Donna Shipp, a nurse, learned she had IgG4-related retroperitoneal fibrosis after a frightening workup that initially looked like cancer. Because her disease was extensive, her team started steroids and planned B-cell–directed therapy (rituximab) early. Steroids helped her feel better, but the trade-offs were real: significant weight gain, rising blood sugar into the prediabetes range, and concerns about bone health that even affected whether she could safely take more steroids. Her experience shows why steroid-sparing options matter for long-term control.

For patients

How these pieces fit together in real life

If you’re flaring now: Short, time‑limited steroids can calm the immediate fire, then a B‑cell–targeted medicine keeps the embers from reigniting. ^[1–4,6]

Choosing among options: We weigh your organs involved, prior responses, other conditions, and personal preferences (infusion vs. injection vs. pill).

What to ask your clinician:

• “Is a non‑depleting option (like obexelimab) reasonable for me?”

• “Do I need infection prevention steps before starting?”

• “How will we track remission and watch for side effects?”

Quick definitions

B cell depletion: Temporarily removing B cells from the bloodstream (e.g., inebilizumab, rituximab).

B cell inhibition: Calming B‑cell activity without fully removing them (e.g., obexelimab).
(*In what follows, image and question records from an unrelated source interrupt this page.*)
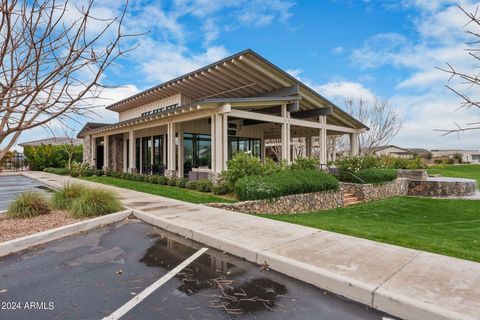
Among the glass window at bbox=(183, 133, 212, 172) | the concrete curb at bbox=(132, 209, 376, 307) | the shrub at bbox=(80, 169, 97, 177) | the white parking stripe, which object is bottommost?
the white parking stripe

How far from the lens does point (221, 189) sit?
12.3 meters

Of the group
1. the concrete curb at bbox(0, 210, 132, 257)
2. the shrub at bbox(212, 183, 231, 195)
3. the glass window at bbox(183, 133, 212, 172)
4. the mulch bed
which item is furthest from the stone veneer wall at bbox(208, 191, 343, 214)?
the glass window at bbox(183, 133, 212, 172)

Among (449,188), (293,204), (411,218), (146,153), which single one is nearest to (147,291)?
(293,204)

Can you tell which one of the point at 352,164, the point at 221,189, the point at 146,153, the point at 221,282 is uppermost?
the point at 146,153

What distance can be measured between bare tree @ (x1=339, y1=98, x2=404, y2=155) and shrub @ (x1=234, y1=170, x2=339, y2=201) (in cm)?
2027

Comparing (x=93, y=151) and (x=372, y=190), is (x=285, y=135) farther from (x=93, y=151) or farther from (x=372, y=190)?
(x=93, y=151)

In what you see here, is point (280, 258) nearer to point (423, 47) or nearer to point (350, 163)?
point (423, 47)

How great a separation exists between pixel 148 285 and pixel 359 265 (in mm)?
2980

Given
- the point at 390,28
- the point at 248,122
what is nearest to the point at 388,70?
the point at 390,28

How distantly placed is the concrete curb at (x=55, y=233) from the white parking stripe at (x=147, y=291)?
3241 mm

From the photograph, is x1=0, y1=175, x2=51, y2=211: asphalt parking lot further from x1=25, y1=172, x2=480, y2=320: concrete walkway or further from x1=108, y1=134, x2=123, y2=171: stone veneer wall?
x1=25, y1=172, x2=480, y2=320: concrete walkway

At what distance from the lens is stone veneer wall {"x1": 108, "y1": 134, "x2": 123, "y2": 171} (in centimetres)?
2503

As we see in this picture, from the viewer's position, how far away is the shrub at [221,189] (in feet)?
40.1

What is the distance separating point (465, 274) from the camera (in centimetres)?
381
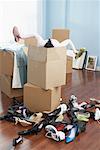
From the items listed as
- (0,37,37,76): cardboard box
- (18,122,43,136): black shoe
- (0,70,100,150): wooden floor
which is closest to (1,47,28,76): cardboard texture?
(0,37,37,76): cardboard box

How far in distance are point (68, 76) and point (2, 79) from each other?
4.02 feet

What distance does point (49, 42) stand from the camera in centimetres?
264

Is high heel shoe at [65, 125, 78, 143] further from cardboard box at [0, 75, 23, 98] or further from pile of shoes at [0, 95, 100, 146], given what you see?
cardboard box at [0, 75, 23, 98]

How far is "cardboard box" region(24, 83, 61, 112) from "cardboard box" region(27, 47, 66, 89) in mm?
54

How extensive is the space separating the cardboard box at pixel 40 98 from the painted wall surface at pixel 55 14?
2.30 meters

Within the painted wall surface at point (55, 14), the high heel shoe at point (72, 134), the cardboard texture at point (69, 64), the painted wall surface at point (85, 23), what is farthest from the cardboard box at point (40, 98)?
the painted wall surface at point (55, 14)

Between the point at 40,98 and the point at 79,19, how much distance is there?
92.3 inches

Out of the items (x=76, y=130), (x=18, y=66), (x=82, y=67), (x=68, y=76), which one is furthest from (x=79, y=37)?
(x=76, y=130)

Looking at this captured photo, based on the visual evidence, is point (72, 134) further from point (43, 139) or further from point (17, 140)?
point (17, 140)

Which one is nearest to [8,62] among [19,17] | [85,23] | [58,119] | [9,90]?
[9,90]

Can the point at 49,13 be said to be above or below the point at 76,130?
above

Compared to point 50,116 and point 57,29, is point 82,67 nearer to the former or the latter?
point 57,29

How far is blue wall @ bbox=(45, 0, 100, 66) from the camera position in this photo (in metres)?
4.34

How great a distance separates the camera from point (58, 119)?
2.40 meters
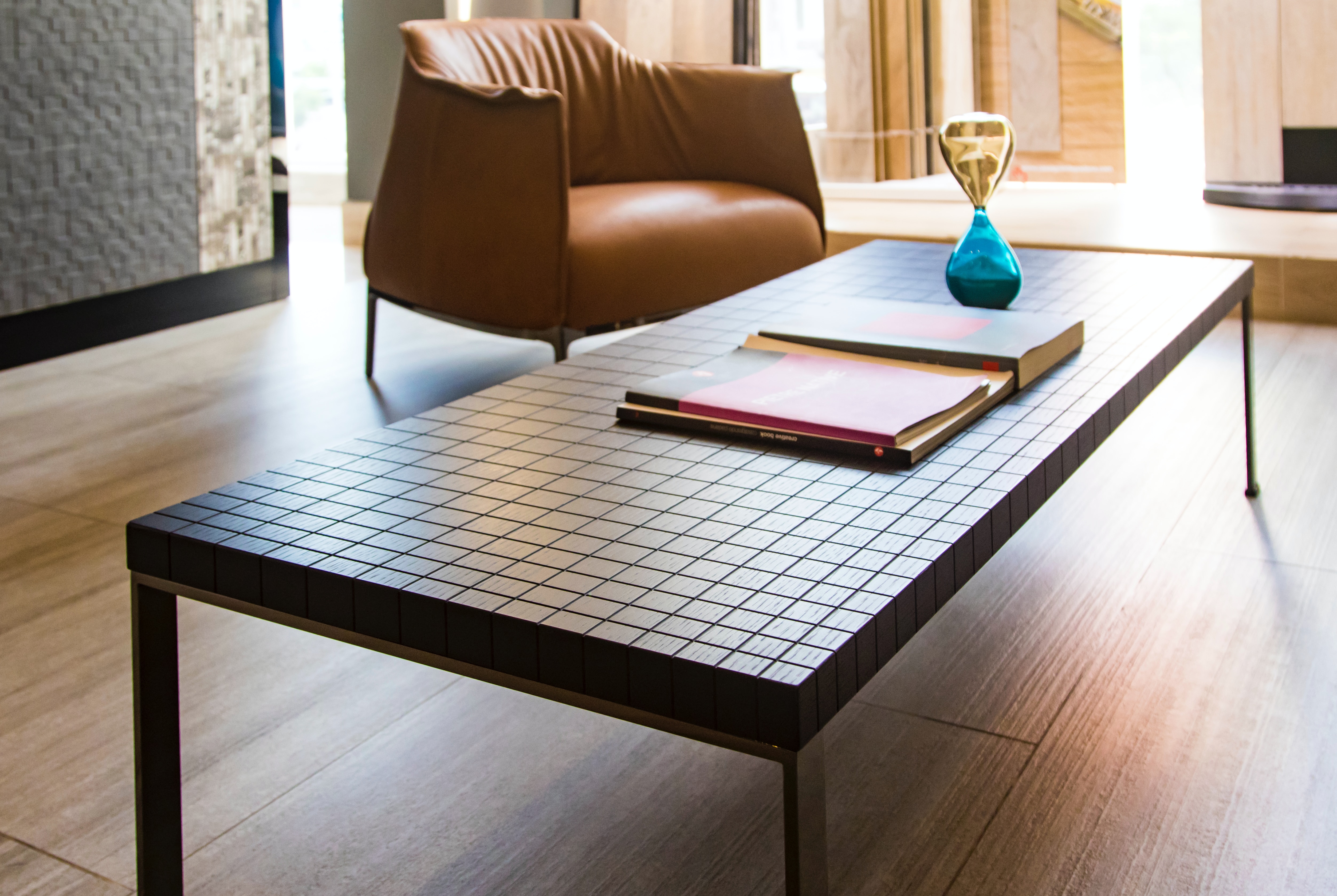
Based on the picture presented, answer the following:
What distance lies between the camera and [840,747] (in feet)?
4.12

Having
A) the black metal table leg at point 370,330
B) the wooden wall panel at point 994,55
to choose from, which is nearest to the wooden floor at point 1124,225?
the wooden wall panel at point 994,55

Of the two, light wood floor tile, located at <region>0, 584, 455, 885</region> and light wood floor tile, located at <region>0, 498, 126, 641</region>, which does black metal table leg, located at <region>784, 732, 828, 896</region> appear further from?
light wood floor tile, located at <region>0, 498, 126, 641</region>

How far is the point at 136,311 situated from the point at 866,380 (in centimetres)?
245

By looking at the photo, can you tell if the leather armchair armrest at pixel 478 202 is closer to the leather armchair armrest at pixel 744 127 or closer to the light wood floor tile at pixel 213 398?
the light wood floor tile at pixel 213 398

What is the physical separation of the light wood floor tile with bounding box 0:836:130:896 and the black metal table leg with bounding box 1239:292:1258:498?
5.29 ft

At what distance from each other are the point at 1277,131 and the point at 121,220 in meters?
3.16

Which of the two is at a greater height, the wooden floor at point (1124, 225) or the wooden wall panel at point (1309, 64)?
the wooden wall panel at point (1309, 64)

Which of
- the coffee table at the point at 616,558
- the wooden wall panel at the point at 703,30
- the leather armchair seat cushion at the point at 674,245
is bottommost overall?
the coffee table at the point at 616,558

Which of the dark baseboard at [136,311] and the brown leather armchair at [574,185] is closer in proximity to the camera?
the brown leather armchair at [574,185]

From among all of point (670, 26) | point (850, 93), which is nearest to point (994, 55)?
point (850, 93)

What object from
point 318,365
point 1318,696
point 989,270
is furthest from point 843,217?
point 1318,696

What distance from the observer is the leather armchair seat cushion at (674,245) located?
2.37m

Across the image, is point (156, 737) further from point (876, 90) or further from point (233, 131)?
point (876, 90)

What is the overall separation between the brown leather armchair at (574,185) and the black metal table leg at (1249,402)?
1064 millimetres
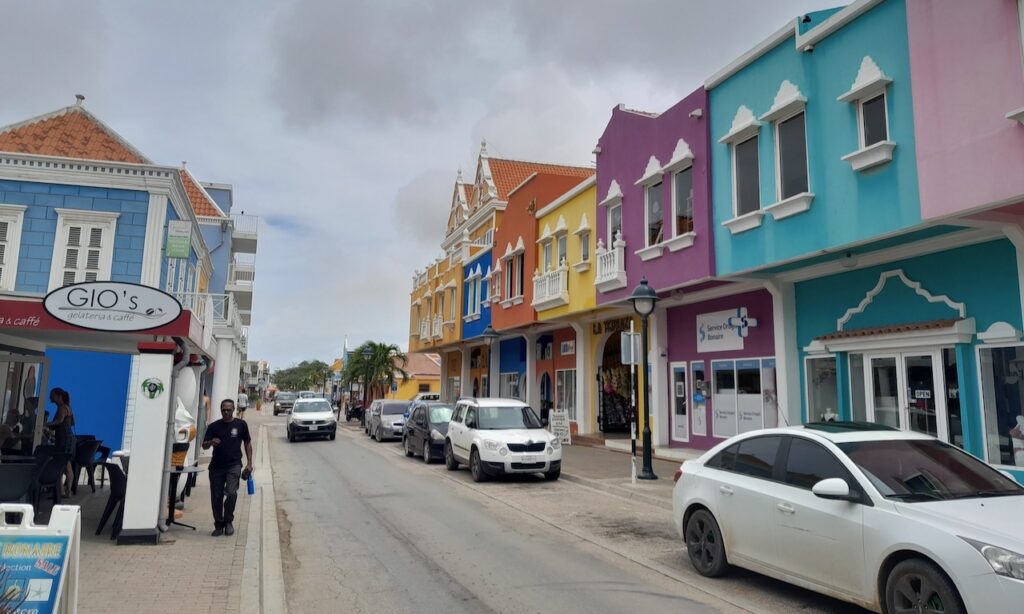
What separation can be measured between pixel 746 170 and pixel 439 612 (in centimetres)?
1133

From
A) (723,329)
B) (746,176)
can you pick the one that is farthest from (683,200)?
(723,329)

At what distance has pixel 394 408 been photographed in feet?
89.4

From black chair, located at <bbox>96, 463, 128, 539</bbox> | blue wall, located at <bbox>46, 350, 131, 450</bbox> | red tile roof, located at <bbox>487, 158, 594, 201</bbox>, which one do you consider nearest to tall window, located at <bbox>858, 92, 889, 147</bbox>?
black chair, located at <bbox>96, 463, 128, 539</bbox>

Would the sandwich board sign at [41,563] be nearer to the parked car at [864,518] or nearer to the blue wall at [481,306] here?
the parked car at [864,518]

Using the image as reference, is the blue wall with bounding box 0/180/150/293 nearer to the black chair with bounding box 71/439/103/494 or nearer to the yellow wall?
the black chair with bounding box 71/439/103/494

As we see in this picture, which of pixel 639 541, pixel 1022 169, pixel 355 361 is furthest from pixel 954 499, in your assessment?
pixel 355 361

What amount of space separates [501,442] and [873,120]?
9.19 meters

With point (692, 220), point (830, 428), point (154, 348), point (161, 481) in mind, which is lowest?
point (161, 481)

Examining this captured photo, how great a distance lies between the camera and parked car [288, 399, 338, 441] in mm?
26188

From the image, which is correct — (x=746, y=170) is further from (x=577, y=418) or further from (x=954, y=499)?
(x=577, y=418)

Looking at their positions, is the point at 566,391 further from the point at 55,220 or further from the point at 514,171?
the point at 55,220

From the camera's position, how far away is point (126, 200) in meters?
17.2

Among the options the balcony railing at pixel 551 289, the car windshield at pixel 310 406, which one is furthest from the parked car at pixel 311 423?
the balcony railing at pixel 551 289

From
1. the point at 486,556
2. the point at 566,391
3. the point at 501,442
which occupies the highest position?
the point at 566,391
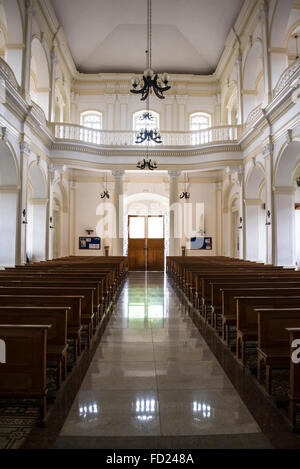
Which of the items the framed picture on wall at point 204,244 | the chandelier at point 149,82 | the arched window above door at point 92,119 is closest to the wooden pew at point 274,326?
the chandelier at point 149,82

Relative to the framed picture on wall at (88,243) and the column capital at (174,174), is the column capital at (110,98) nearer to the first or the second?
the column capital at (174,174)

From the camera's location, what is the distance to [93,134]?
17.2 m

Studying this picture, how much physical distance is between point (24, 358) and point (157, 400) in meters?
1.26

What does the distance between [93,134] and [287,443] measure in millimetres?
16344

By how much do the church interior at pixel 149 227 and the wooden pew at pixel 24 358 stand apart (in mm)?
12

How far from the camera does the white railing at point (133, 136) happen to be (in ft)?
53.5

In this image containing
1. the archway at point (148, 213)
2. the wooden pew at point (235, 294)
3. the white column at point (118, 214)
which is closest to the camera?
the wooden pew at point (235, 294)

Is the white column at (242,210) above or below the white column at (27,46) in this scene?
below

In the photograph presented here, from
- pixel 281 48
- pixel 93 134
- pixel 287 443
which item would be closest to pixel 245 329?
pixel 287 443

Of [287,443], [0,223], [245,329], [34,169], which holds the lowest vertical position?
[287,443]

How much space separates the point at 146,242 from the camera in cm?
2041

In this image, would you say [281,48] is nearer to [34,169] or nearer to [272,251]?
[272,251]

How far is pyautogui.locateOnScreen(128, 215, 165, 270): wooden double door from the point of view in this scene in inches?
795

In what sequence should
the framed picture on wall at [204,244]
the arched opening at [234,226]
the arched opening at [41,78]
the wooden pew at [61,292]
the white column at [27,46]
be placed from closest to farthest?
the wooden pew at [61,292]
the white column at [27,46]
the arched opening at [41,78]
the arched opening at [234,226]
the framed picture on wall at [204,244]
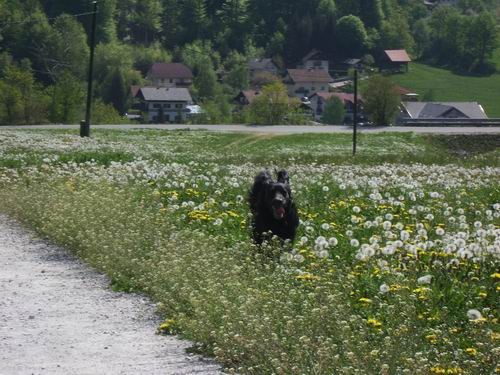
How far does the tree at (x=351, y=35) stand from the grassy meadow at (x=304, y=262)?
15702 centimetres

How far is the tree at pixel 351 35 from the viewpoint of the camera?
7067 inches

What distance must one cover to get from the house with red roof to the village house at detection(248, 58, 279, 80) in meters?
15.7

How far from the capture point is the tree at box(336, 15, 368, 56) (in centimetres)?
17950

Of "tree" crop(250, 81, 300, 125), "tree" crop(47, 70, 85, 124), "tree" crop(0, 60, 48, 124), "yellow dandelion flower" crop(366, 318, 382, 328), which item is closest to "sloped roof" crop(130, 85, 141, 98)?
"tree" crop(47, 70, 85, 124)

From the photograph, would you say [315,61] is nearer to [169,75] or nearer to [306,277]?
[169,75]

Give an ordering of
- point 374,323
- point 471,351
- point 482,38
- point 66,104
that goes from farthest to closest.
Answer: point 482,38 < point 66,104 < point 374,323 < point 471,351

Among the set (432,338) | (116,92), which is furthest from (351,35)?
(432,338)

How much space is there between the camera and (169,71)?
162 meters

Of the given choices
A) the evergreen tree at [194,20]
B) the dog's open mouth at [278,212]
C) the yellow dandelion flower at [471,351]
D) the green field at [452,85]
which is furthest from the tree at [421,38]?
the yellow dandelion flower at [471,351]

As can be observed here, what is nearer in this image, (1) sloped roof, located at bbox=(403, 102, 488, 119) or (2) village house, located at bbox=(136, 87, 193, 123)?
(1) sloped roof, located at bbox=(403, 102, 488, 119)

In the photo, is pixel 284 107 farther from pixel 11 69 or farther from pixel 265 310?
pixel 265 310

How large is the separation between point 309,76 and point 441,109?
4510 cm

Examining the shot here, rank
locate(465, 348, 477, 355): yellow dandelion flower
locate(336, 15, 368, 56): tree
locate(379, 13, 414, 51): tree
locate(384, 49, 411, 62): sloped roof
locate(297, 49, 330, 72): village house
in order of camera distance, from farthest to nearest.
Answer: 1. locate(336, 15, 368, 56): tree
2. locate(379, 13, 414, 51): tree
3. locate(297, 49, 330, 72): village house
4. locate(384, 49, 411, 62): sloped roof
5. locate(465, 348, 477, 355): yellow dandelion flower

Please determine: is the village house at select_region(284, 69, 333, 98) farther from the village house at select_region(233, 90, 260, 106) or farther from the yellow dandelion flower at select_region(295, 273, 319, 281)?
the yellow dandelion flower at select_region(295, 273, 319, 281)
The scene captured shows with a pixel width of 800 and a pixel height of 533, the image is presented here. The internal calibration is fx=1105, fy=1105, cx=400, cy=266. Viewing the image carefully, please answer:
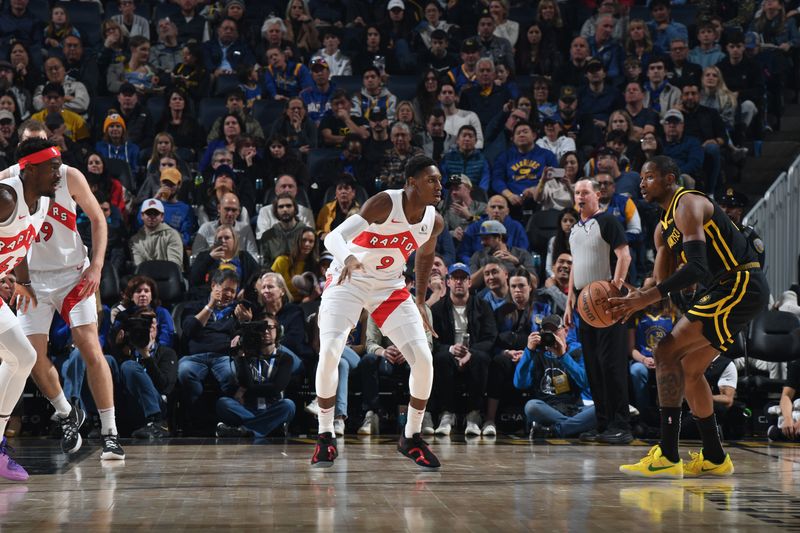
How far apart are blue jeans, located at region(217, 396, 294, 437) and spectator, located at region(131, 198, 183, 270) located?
6.55ft

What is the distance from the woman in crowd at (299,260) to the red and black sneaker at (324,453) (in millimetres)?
3661

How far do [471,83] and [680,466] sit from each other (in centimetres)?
791

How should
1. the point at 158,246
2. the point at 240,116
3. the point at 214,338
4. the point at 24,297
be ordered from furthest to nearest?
the point at 240,116 → the point at 158,246 → the point at 214,338 → the point at 24,297

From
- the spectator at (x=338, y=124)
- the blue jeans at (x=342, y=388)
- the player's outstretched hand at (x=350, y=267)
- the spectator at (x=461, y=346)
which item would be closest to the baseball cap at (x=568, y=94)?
the spectator at (x=338, y=124)

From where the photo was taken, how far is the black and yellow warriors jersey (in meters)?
6.31

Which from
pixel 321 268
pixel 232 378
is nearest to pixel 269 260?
pixel 321 268

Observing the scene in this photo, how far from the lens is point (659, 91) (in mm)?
13352

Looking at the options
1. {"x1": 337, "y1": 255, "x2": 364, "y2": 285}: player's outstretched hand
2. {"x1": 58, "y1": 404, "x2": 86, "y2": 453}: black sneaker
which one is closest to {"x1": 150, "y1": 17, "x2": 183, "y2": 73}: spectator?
{"x1": 58, "y1": 404, "x2": 86, "y2": 453}: black sneaker

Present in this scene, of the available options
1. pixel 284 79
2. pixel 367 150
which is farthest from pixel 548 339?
pixel 284 79

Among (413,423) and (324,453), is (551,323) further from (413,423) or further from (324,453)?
(324,453)

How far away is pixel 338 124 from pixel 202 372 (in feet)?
14.1

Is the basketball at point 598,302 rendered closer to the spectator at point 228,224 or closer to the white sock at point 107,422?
the white sock at point 107,422

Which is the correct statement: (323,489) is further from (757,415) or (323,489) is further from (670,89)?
(670,89)

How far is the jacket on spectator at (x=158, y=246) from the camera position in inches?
417
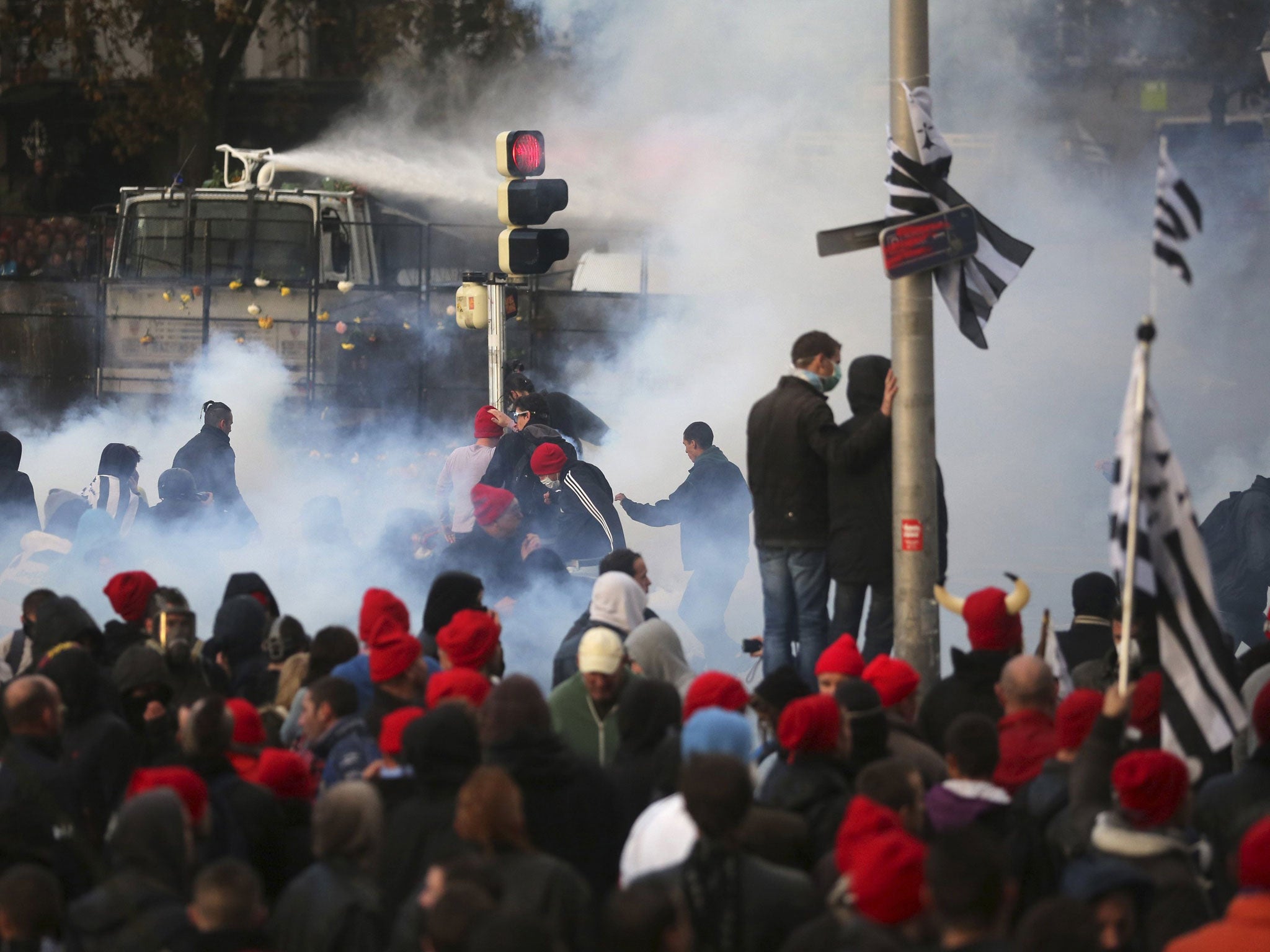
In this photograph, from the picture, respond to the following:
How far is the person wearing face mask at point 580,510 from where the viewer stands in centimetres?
1001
BTK inhibitor: A pill that blocks a key B‑cell signaling enzyme (e.g., rilzabrutinib).

Plasmablast/plasma cell: B cell stages that make antibodies like IgG4.

Remission: No active inflammation or organ flare, often with little or no steroid.

Summary

Targeting B cells has changed the outlook for many people with IgG4‑RD.

Inebilizumab showed in a rigorous trial that this strategy can keep disease quiet and reduce steroid dependence. ^[1]

Now, obexelimab, ACE1831, and rilzabrutinib are widening the toolkit, with approaches that inhibit, deplete in new ways, or modulate B cell signals. ^[2–4]

As evidence grows (and as approvals roll out country by country), your care team will match the right tool to your situation.

References

1. Stone JH, et al. Inebilizumab for IgG4-related disease (MITIGATE). N Engl J Med. 2024. PubMed PMID: 39541094.

2. Zenas BioPharma. INDIGO Phase 3 topline results for obexelimab in IgG4-RD. Company press/news, 2026.

3. ClinicalTrials.gov. ACE1831 in IgG4-related disease. NCT07061938. Accessed 2025–2026.

4. ClinicalTrials.gov. Rilzabrutinib in IgG4-related disease. NCT07190196. Accessed 2025–2026.

5. Perugino CA, et al. Obexelimab in IgG4-RD (Phase 2). Lancet Rheumatology. 2023.

6. Peyronel A, Perugino CA, Stone JH, et al. IgG4-related disease: current concepts and treatments. Nat Rev Rheumatol. 2025.